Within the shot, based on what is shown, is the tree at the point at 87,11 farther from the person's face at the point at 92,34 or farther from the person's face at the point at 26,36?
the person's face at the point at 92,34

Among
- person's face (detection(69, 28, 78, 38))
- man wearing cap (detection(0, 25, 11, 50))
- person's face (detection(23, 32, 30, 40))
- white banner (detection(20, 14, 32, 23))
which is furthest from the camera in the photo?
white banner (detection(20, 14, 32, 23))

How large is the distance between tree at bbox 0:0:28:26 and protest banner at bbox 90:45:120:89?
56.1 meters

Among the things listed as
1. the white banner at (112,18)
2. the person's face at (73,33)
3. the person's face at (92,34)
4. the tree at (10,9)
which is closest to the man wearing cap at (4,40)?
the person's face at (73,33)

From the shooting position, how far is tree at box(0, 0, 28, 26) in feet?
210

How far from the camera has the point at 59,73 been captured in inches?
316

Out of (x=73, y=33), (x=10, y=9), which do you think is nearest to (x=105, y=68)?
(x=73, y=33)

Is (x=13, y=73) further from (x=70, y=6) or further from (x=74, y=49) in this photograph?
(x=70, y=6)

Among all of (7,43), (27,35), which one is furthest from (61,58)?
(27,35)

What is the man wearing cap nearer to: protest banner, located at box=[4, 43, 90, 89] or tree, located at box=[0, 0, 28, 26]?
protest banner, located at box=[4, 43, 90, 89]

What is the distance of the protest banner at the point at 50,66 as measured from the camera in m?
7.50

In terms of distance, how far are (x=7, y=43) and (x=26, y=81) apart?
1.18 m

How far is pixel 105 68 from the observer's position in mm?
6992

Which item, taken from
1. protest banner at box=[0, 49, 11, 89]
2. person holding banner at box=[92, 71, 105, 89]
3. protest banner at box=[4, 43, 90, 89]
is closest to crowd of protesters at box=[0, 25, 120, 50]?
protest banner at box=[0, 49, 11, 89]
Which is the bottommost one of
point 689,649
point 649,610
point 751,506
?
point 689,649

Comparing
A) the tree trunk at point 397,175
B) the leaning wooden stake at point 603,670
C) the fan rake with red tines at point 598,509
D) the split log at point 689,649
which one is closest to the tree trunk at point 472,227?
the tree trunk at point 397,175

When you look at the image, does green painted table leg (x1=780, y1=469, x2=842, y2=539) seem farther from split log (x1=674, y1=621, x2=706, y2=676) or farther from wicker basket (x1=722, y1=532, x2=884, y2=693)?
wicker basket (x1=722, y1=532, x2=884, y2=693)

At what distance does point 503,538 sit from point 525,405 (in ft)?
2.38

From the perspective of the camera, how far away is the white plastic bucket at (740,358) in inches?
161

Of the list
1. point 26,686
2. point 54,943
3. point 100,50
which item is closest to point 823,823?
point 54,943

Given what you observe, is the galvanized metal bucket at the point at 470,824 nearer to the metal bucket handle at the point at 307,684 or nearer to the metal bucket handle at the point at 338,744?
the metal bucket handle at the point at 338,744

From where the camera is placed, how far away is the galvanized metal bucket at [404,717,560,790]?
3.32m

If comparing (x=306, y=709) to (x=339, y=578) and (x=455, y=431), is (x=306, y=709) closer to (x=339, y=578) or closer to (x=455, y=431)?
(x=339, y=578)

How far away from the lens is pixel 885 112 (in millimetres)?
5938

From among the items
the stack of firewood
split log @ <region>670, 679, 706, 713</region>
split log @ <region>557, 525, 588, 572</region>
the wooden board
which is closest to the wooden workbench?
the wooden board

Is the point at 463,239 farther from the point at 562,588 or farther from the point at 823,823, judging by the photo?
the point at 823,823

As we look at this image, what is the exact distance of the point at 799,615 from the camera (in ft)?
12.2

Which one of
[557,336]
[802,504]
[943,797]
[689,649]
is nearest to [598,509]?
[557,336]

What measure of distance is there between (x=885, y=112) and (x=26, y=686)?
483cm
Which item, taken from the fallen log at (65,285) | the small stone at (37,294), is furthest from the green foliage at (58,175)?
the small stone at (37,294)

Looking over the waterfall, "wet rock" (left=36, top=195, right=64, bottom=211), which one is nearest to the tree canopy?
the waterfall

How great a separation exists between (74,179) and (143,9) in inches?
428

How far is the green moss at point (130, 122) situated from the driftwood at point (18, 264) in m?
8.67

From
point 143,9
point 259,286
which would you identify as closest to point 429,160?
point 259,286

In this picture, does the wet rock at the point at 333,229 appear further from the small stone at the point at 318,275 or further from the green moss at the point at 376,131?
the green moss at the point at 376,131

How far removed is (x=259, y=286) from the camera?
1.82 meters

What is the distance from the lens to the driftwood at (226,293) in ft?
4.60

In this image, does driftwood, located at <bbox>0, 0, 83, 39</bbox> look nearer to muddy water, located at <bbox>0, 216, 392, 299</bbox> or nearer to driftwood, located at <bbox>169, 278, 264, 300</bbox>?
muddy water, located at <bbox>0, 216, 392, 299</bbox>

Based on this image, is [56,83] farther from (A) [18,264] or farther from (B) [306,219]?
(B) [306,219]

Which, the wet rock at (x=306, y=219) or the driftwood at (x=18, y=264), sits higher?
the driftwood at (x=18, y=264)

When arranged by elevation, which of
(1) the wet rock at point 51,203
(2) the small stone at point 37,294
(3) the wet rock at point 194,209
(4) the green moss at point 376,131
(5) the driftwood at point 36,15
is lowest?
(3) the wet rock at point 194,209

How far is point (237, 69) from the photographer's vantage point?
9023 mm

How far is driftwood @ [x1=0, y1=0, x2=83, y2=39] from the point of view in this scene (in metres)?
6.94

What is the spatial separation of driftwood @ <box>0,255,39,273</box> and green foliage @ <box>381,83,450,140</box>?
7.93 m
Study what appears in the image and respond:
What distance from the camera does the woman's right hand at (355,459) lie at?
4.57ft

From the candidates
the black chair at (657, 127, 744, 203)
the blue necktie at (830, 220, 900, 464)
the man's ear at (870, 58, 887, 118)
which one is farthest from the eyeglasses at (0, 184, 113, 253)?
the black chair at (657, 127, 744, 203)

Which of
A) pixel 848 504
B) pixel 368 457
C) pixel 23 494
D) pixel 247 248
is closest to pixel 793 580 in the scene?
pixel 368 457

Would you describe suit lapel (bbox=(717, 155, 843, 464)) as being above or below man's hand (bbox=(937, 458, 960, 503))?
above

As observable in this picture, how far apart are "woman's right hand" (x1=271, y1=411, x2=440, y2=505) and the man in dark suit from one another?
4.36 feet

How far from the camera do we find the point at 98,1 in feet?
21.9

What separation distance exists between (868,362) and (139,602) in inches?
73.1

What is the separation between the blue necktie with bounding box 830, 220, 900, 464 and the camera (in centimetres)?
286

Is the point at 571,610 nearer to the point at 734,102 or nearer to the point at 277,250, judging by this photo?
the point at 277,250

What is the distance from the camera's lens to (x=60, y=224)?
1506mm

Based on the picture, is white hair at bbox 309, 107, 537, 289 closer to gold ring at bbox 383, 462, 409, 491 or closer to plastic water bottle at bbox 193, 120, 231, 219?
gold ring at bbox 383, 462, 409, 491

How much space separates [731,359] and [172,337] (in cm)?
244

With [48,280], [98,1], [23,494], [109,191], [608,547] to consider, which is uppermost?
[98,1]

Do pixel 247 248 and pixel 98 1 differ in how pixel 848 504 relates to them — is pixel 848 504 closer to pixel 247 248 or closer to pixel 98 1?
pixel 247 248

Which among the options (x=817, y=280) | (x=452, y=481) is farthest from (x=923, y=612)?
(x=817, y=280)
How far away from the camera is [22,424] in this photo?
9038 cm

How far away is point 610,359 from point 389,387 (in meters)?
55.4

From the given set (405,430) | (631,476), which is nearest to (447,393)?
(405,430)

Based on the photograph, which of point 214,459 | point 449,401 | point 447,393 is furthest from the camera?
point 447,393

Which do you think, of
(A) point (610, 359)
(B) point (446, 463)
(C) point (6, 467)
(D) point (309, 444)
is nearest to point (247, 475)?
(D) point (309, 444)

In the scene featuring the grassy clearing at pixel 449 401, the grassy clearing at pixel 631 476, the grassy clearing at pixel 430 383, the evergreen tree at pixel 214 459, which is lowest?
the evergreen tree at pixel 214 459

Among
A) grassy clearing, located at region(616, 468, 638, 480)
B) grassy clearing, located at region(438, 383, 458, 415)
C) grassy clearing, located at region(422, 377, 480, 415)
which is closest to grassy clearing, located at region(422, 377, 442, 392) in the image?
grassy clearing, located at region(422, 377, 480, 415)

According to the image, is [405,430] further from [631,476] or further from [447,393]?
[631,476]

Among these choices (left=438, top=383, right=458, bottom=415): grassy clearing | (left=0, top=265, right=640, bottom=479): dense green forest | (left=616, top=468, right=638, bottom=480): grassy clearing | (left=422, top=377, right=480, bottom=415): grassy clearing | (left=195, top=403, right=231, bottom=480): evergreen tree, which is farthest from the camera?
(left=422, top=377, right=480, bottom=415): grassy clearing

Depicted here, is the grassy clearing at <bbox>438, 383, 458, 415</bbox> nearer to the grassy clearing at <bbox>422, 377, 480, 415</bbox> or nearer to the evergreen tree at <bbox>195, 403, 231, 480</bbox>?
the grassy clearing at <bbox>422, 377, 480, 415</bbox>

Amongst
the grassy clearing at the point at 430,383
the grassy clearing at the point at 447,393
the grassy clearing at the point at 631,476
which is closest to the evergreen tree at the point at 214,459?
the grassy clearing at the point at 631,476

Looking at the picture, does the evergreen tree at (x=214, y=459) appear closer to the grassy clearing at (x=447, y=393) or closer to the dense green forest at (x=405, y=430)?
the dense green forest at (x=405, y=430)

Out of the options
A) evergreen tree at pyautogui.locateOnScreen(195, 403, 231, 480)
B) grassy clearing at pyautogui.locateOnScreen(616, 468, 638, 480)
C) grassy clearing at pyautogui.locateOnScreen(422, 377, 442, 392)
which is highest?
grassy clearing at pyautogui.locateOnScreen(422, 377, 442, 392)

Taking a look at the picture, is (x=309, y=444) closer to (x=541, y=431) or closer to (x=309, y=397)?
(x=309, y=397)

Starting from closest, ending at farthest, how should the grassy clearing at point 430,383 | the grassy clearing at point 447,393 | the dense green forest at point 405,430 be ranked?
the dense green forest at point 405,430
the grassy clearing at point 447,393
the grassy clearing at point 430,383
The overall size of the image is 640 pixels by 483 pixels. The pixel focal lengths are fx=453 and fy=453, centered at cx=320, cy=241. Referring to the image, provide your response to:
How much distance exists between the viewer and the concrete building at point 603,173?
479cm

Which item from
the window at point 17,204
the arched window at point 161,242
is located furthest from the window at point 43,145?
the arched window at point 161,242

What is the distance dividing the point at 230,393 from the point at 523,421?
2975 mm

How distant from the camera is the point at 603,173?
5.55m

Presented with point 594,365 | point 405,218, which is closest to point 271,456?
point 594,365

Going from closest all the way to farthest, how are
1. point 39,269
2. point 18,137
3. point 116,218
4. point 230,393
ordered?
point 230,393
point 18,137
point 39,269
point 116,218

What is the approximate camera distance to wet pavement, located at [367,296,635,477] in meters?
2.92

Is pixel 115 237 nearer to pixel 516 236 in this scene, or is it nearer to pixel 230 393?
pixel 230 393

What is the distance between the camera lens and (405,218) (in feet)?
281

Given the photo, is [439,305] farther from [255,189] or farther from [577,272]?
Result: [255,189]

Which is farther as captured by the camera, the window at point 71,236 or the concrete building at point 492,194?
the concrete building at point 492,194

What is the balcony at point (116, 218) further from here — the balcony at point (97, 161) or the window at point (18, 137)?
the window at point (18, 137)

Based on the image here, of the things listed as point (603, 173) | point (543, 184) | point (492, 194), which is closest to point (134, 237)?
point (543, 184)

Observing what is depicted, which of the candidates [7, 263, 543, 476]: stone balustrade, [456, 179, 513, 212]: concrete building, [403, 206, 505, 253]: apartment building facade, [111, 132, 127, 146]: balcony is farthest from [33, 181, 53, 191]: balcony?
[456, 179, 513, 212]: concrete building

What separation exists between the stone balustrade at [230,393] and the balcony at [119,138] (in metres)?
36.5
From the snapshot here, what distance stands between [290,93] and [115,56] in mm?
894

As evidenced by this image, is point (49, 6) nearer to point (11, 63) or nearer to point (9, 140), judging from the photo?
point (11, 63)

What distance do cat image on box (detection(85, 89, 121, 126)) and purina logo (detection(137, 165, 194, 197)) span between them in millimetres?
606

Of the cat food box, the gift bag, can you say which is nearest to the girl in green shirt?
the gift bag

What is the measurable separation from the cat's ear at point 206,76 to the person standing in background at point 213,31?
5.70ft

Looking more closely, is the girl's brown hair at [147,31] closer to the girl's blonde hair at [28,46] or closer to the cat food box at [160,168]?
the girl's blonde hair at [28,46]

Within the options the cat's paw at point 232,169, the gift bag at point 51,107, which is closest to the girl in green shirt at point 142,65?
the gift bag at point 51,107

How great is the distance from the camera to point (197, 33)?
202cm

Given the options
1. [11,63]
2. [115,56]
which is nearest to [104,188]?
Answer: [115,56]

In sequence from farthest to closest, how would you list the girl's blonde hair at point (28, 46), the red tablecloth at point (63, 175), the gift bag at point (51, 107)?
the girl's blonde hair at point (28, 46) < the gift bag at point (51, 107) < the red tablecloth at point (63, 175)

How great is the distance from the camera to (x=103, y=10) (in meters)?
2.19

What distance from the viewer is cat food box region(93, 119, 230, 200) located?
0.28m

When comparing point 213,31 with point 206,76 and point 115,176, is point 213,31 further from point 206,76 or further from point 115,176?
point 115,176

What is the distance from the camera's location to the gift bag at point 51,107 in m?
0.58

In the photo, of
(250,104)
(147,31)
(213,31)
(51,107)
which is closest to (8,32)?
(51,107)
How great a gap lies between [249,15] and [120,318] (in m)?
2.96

**Work instructions**: All lines from the one that contains "As evidenced by" through the end of the material are to be quoted exactly, with both ends included.

**The response**:
As evidenced by this image, is point (49, 6) nearer to point (11, 63) or nearer to point (9, 140), judging from the photo?
point (11, 63)

What distance do cat image on box (detection(85, 89, 121, 126)) and purina logo (detection(137, 165, 194, 197)) span between them in millimetres?
606

Of the cat food box, the gift bag, can you say which is nearest to the girl in green shirt?
the gift bag

What is the measurable separation from the cat's ear at point 206,76 to the person standing in background at point 213,31?
5.70ft

Looking more closely, is the girl's brown hair at [147,31] closer to the girl's blonde hair at [28,46] or closer to the cat food box at [160,168]?
the girl's blonde hair at [28,46]

Within the options the cat's paw at point 232,169, the gift bag at point 51,107, which is closest to the girl in green shirt at point 142,65?
the gift bag at point 51,107

How great is the distance from the camera to point (197, 33)?
202cm

Given the options
1. [11,63]
2. [115,56]
which is nearest to [104,188]?
Answer: [115,56]

In sequence from farthest to closest, how would you list the girl's blonde hair at point (28, 46), the red tablecloth at point (63, 175), the gift bag at point (51, 107)?
the girl's blonde hair at point (28, 46) < the gift bag at point (51, 107) < the red tablecloth at point (63, 175)

How great is the distance from the camera to (x=103, y=10) (in meters)?
2.19

What distance from the viewer is cat food box region(93, 119, 230, 200) located?
0.28m

When comparing point 213,31 with point 206,76 and point 115,176, is point 213,31 further from point 206,76 or further from point 115,176?
point 115,176

What is the distance from the camera's location to the gift bag at point 51,107 in m?
0.58

In the photo, of
(250,104)
(147,31)
(213,31)
(51,107)
which is closest to (8,32)?
(51,107)
How great a gap lies between [249,15] and [120,318] (in m)?
2.96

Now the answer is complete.